Les réactions au premier tour

J'ai fini par voter pour un candidat au premier tour après avoir très longuement hésité avec le vote blanc. J'ai été étonné des réactions des gens, parfois d'amis, lorsque je leur disais que je pourrais voter blanc. Le sentiment qu'en face c'était en dehors de leur entendement et que ça remettait en cause toute leur manière de voir la démocratie et la république. Ce vote blanc est évidemment un vote contestataire, un vote "anti-système" mais pour les sympathisants d'un homme providence, que quelqu'un puisse vouloir ne voter pour personne, pas même leur candidat, ça a pu en mettre certain dans une colère assez disproportionnée.

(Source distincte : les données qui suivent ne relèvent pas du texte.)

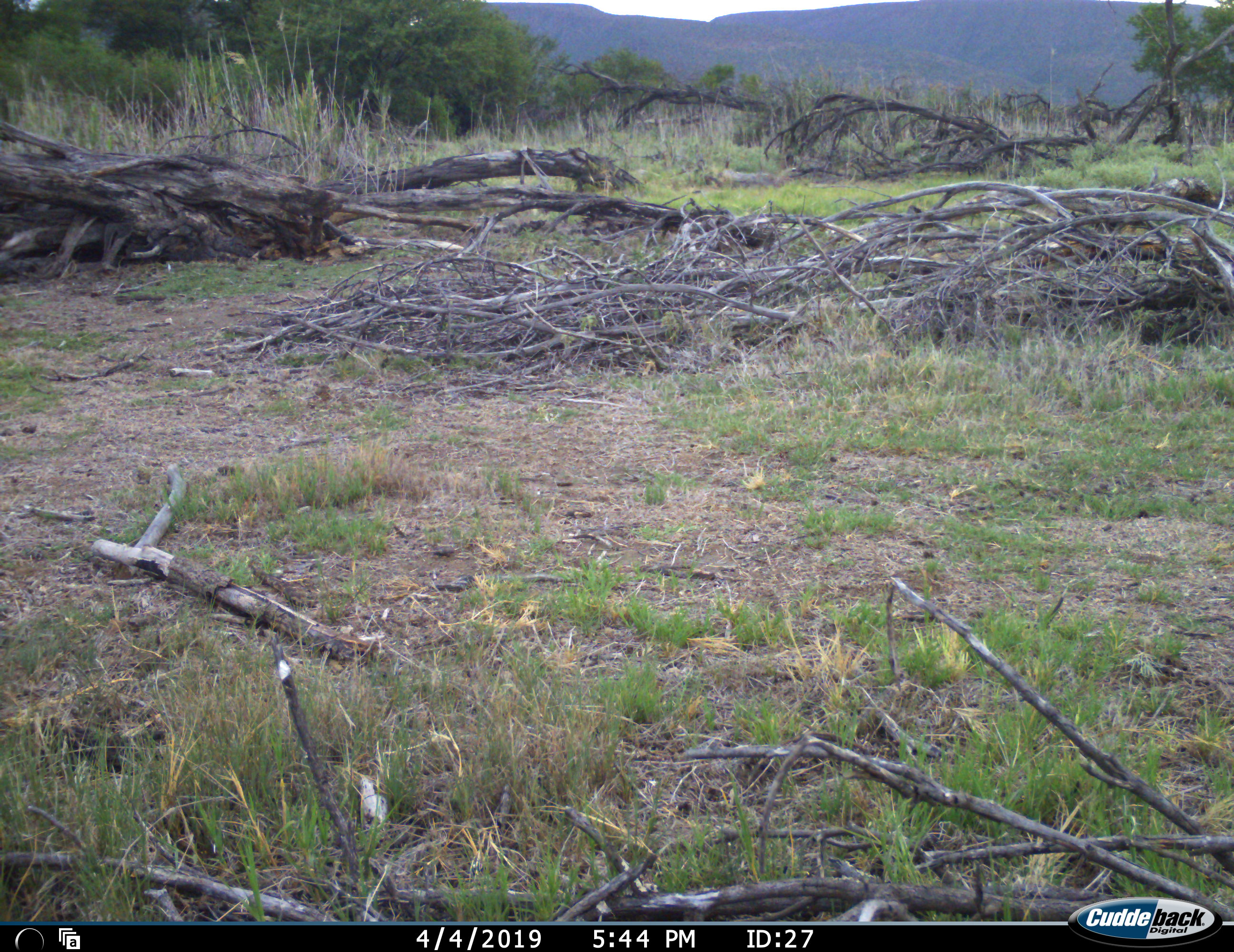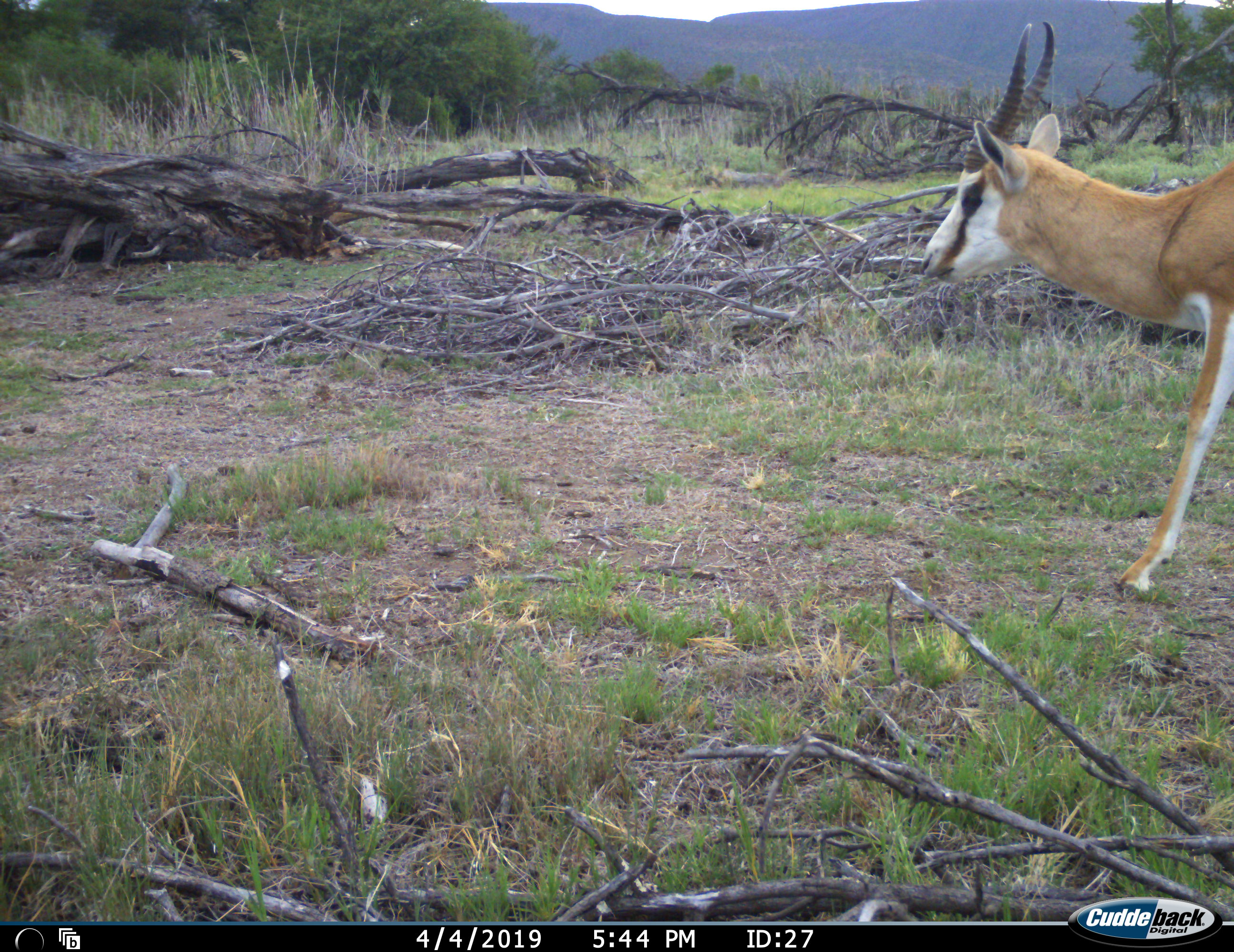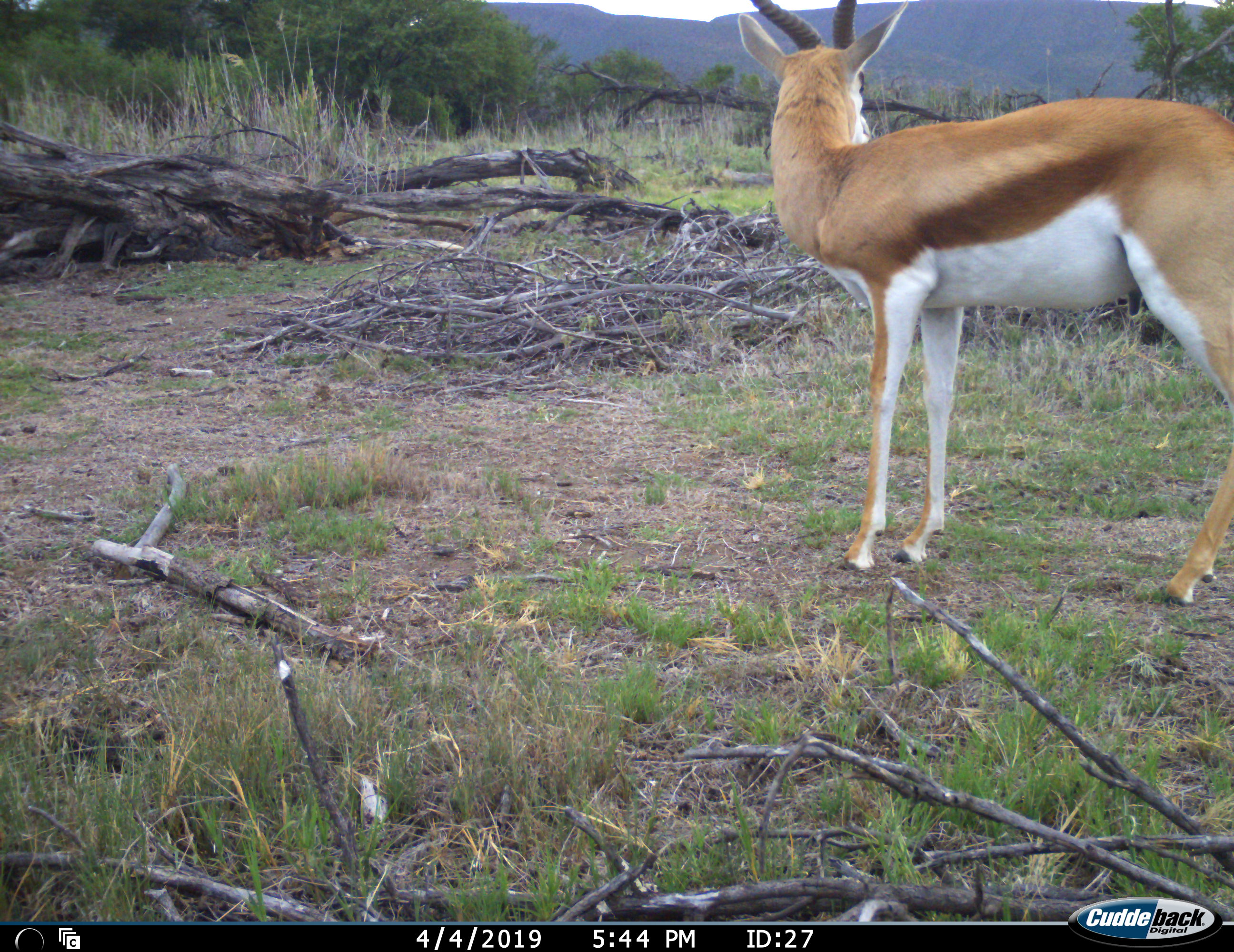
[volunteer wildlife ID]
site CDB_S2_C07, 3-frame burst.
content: unidentified animal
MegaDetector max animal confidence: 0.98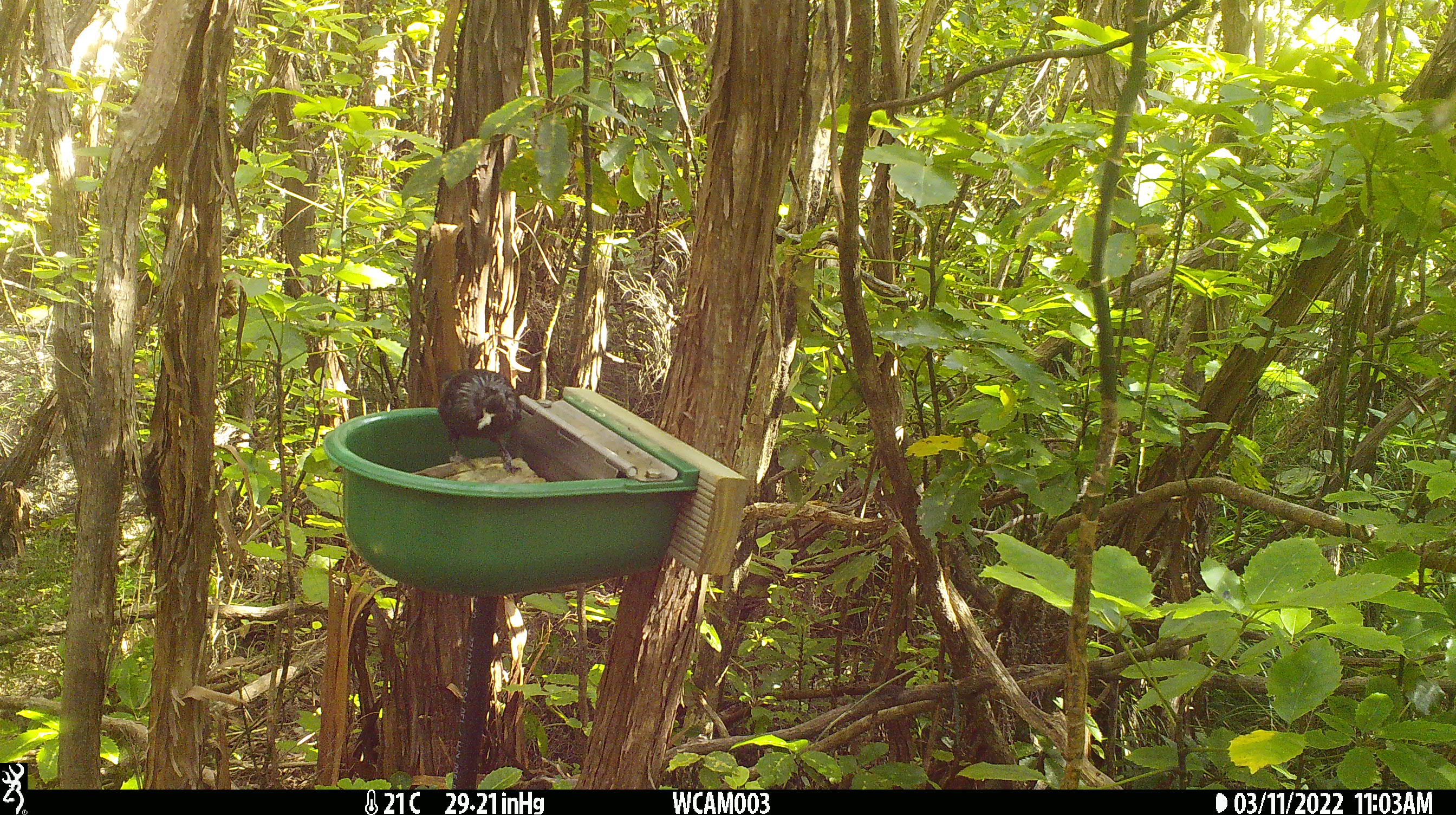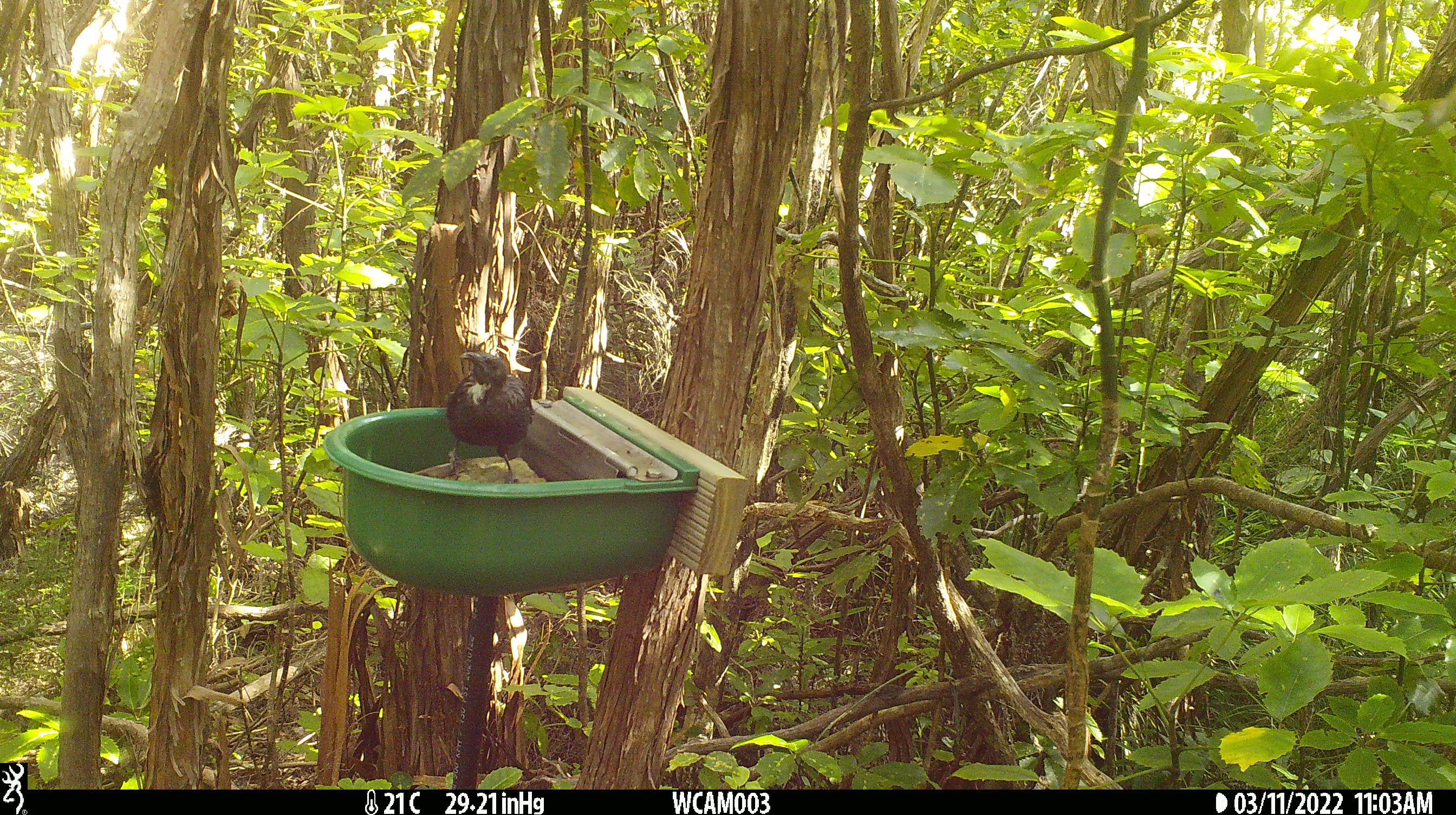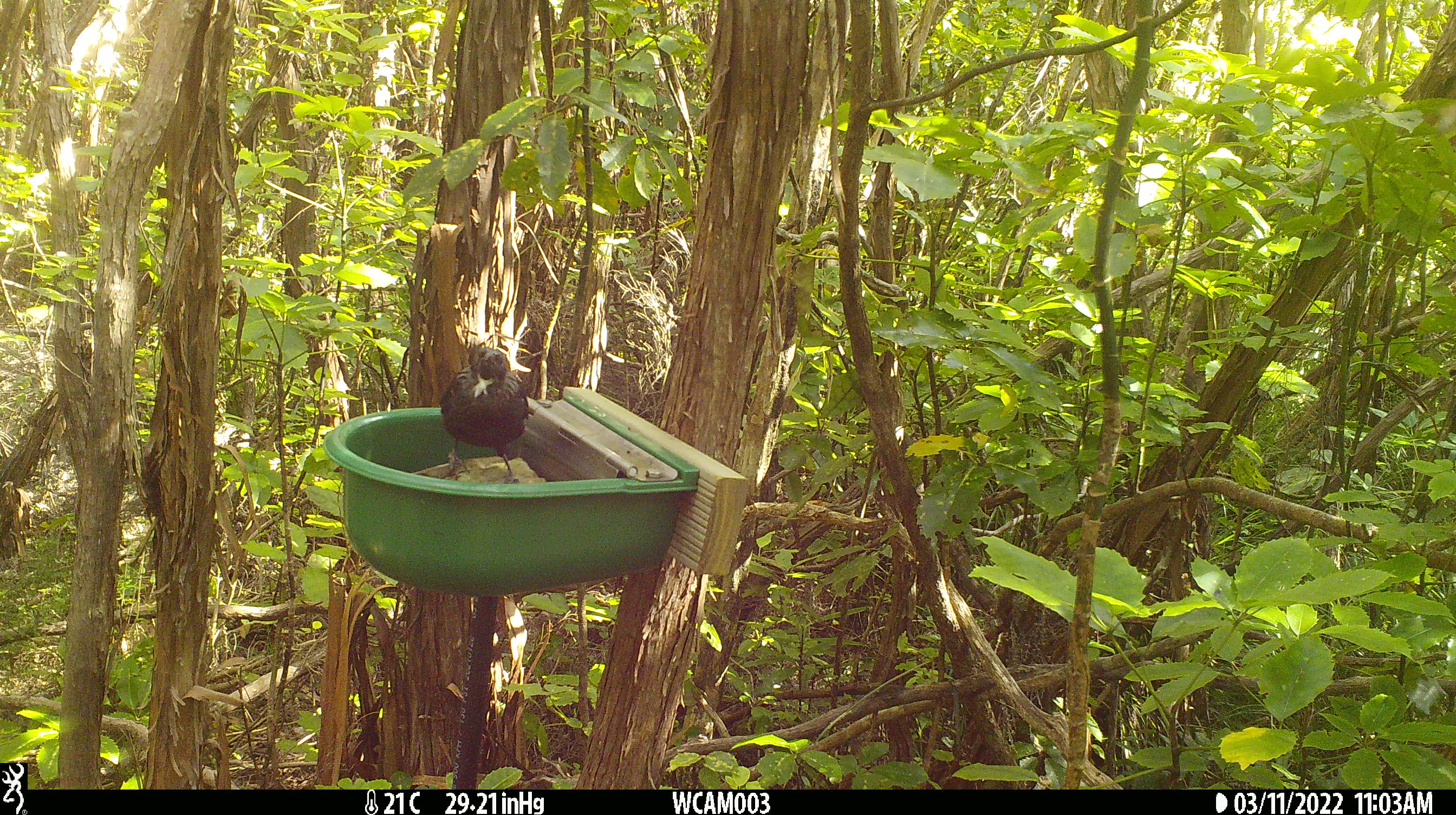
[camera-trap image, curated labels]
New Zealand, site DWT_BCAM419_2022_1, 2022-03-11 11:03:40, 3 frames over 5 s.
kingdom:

Cette colère, si on essaye d'en deviner la cause, est évidemment lié au fait que de part leurs engagements citoyens, ils se sentent responsable du soutien à leur candidat. Cependant, pourquoi dans ce cas il y avait plus de colère pour un vote blanc que pour un vote pour un autre candidat que le leur ? Mathématiquement, lorsqu'on vote blanc, on n'influence pas le vote alors que si on vote pour un autre candidat, on l'influence négativement pour tous les autres candidats.

Le vote, un rituel démocratique ?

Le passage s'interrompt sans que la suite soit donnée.